If you are looking at this question and your first response is, "it will never happen," I would urge you to think again, especially if you are in line or senior management. As we consolidate, the skills sets are being consolidated and the jobs are being eliminated. If your IT shop is representative, more than half of the staff are gone. And that is after a period of downsizing where more than a quarter of the staff were let go since 2000. Or, to put it another way, a really bad cold could knock out your key people for several days even if they are not the ones who get sick! But the second point that really hit home was this:
Not only must the technology be tested, but employees must be drilled on the actions they should take in a disaster...people should practice working with the network in the configuration it will likely have after a disaster.... The drills should be taken seriously and should be designed to include time and stress pressures to simulate the real thing.
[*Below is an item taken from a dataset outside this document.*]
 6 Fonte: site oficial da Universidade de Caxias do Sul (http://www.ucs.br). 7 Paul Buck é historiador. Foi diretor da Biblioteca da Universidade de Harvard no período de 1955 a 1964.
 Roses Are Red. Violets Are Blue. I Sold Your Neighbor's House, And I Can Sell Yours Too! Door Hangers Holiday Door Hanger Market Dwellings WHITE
To put it another way, do your users know what their responsibilities are in the event that the network is down and how to do a little troubleshooting to help out? Most corporate disaster plans have a lot of magic happens here sections where the magic is to be filled in by the responsible department. And if you are the responsible person in that department, I am willing to bet that disaster, or continuity of operations planning, is hardly the top item on your to do list. In fact, I would be surprised if it even was on your to do list. Yet an emergency can strike at any moment, with or without a plan, and unless you are really a wizard, magic does not happen here. So I encourage you to do your part. You might not get the boss to agree to sending everyone to network training, but every little bit helps. And at the end of the day, it might actually make your job easier.